Random, premature – or both?
It started with cases of wine where random bottles were completely oxidised, though the bottles all around it were sound. But the longer you waited, the higher the number of bottles that were affected. Many producers were blind to the problem, still failing to link the unsound bottles pulled from their own cellar with market ‘hearsay’. The market’s whisper grew louder, eventually all the producers would know of the problem, though plenty still opined that ‘it wasn’t ‘their’ problem’.
That the early incidence seemed random, ensured that the corks quickly came to be labeled as ‘the problem’; waxed or paraffin treated? perhaps peroxide washed? Clearly there was no escaping the fact that ‘random’ required something ‘variable’ and that the corks were the only ‘variable’ in a neat wine-production process. The producers, for a couple more vintages, were able to wash their hands of the problem – a couple more vintages where people didn’t start the search for a solution. That everyone still wanted to buy their wine indicated that there was nothing to worry about – but clearly the problem was more fundamental. Move forward to 2010 and even good wines are hard to sell!
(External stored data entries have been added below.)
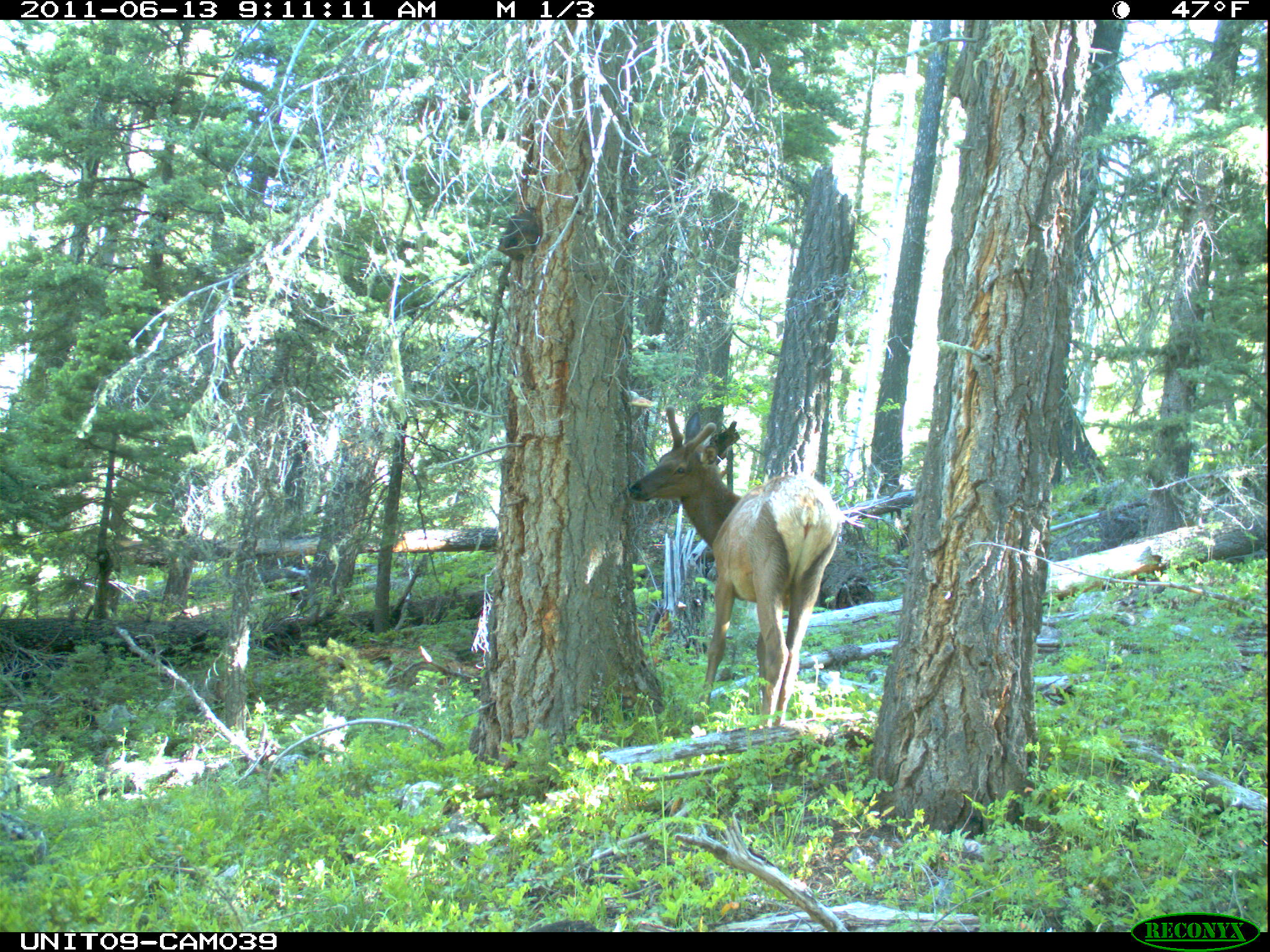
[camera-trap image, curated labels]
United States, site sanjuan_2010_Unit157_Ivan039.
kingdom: Animalia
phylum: Chordata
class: Mammalia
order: Artiodactyla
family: Cervidae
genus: Cervus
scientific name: Cervus elaphus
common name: red deer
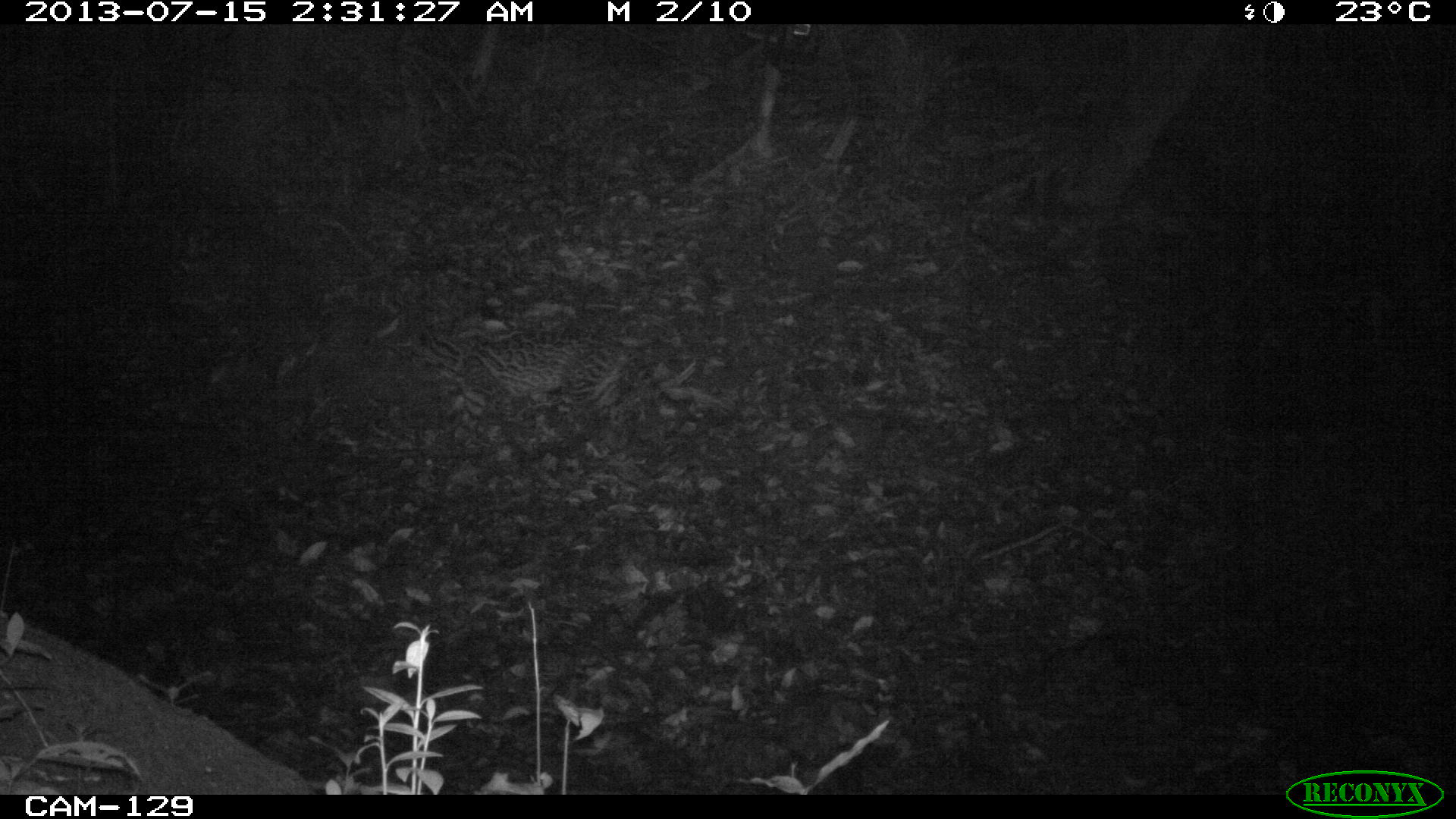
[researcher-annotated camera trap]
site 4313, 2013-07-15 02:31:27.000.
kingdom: Animalia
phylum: Chordata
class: Mammalia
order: Carnivora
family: Felidae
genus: Leopardus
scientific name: Leopardus pardalis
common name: ocelot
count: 1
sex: female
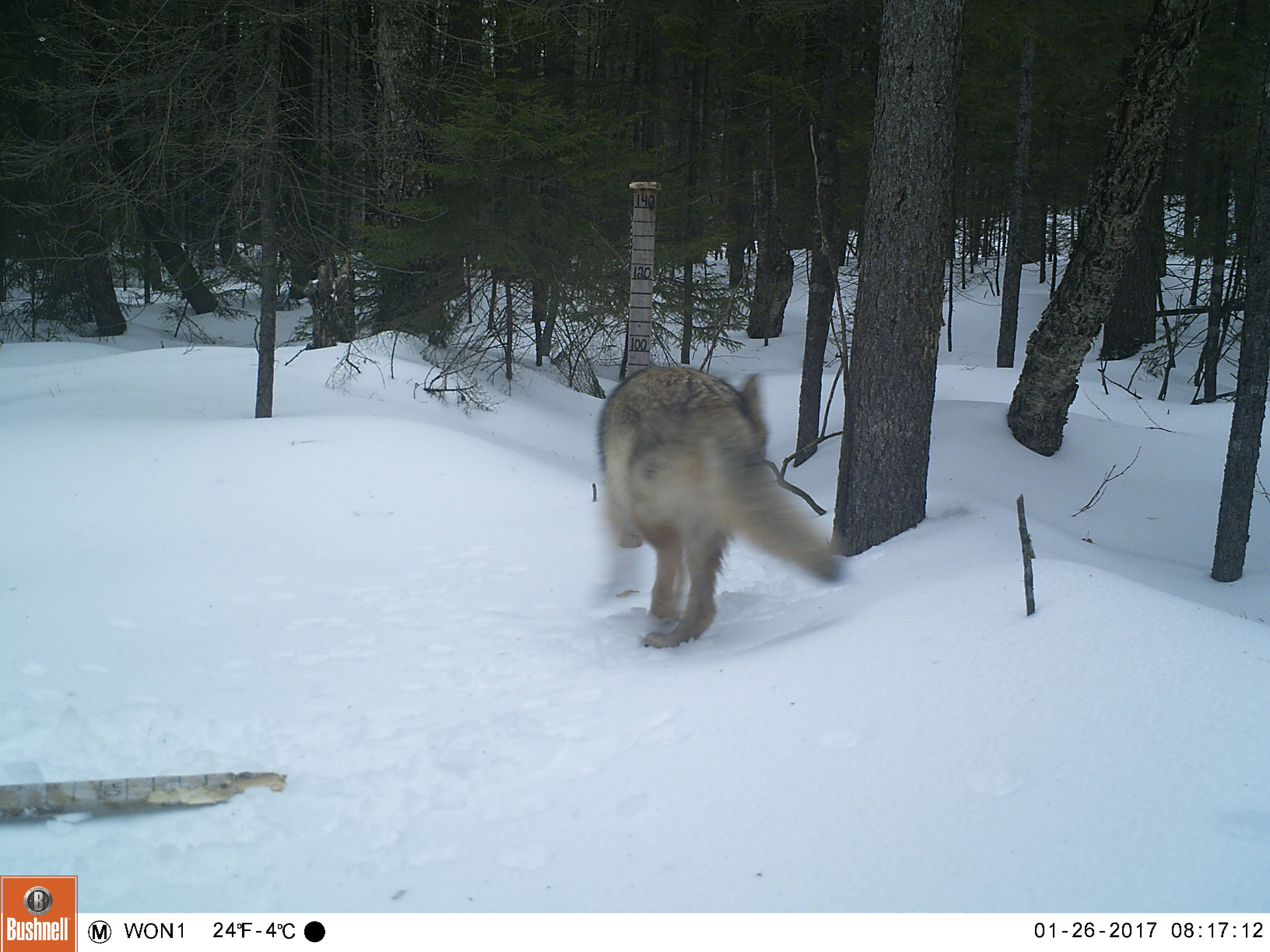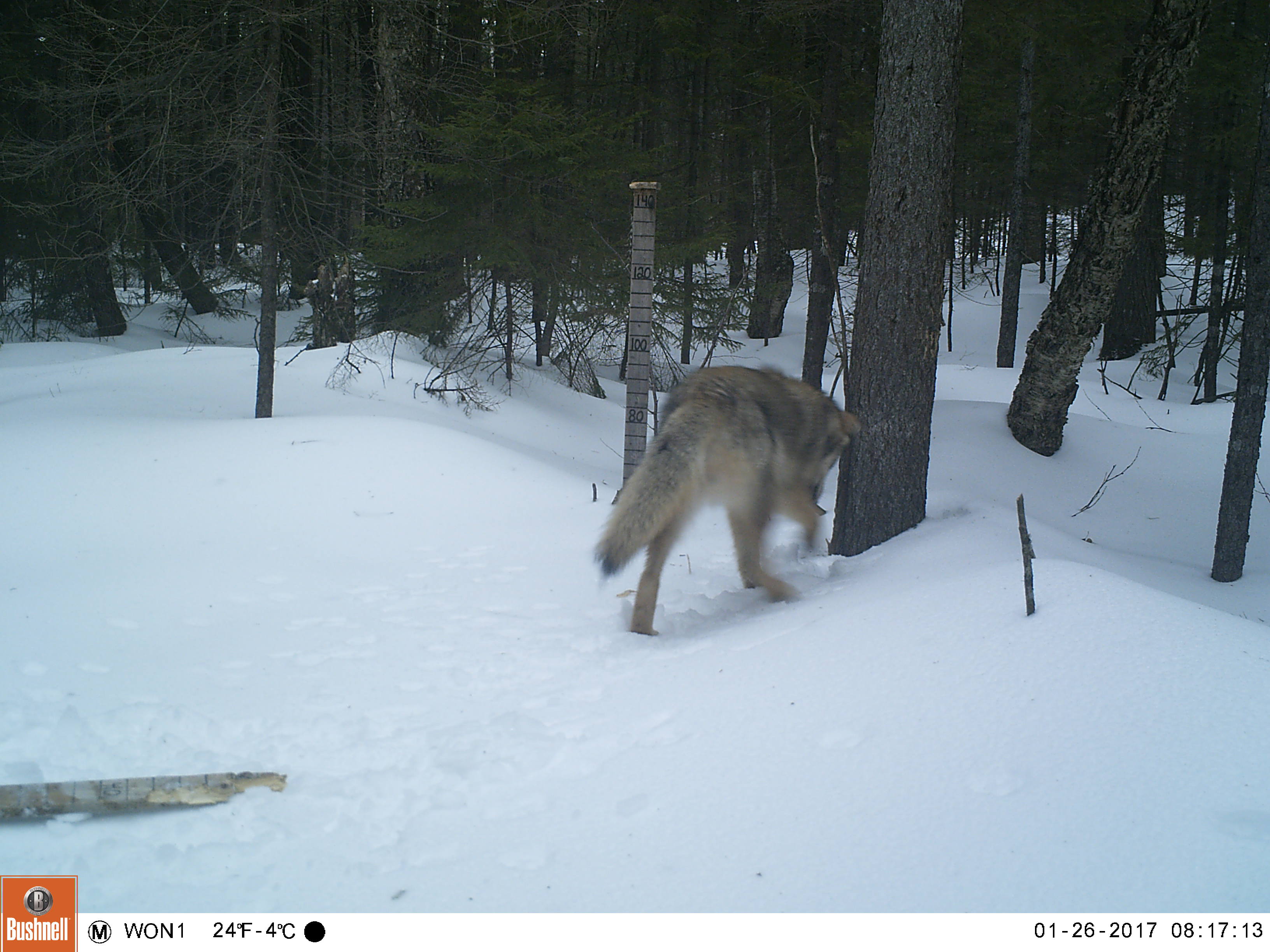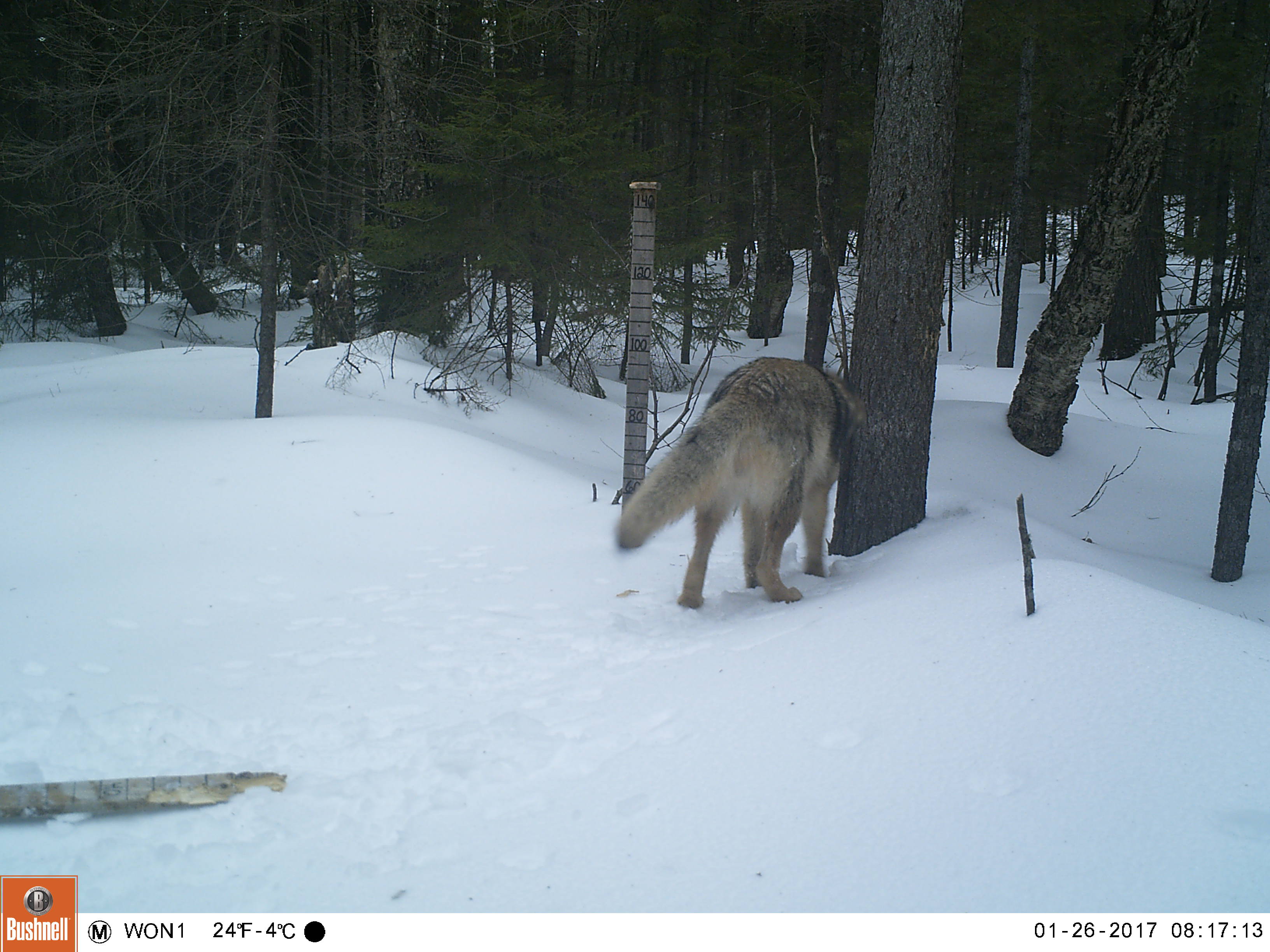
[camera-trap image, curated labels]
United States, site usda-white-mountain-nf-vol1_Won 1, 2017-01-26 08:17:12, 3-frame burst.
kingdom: Animalia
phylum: Chordata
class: Mammalia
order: Carnivora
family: Canidae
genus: Canis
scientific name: Canis latrans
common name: coyote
That’s positive in a negative sense! There is also the problem of false attribution / diagnosis. The fact that wines in their youth are about energy and mature wines are not, clearly indicates some continuum between the two as the wines age. I’m absolutely convinced that many wines described as being on the road to being prematurely oxidised (p.ox), due to a lack of energy, with more honeyed than citrus aromas, are in fact nothing more than wines displaying a ‘traditional’ ageing curve. For me, unless there is some clear oxidative character, a wine has simply been opened at the wrong time – neither young nor mature.
Looking for faults or always expecting the worst has taken much joy out of drinking white burgundy, yet the joy of a perfect bottle is now ‘in excelsis’ when achieved!
The chance of a solution?
Currently quite low.
Of course the problem can be mitigated by a better (more consistent) seal than standard cork, but a majority of producers now accept that the problem is fundamental to the base wine – it is more sensitive to oxidation than it was before – and that the variability of corks was nothing more than some bottles decaying at 4 years of age, others at 10 years depending on how much better was the cork, but most would be ‘dead’ by 15 years of age.
Many producers have almost as many beliefs (suggestions would be closer to the mark) as to the base issue, and here is the crux – despite the individual efforts of many (for example) there is no concerted, (joined-up) search for a cause, or causes. One producer just adds more sulfur, another presses the grapes harder and third does both – in the end, it is nothing more than tinkering!
Clearly, some producers are more affected than others, but given that XXXX-Montrachet from many producers will oxidise, will you still, without thought, pay €2,000 for a case from someone with a ‘better’ record? Like me, you are more likely to buy 2 or 3 bottles instead, drinking one young and praying for the others – it’s not a great choice is it?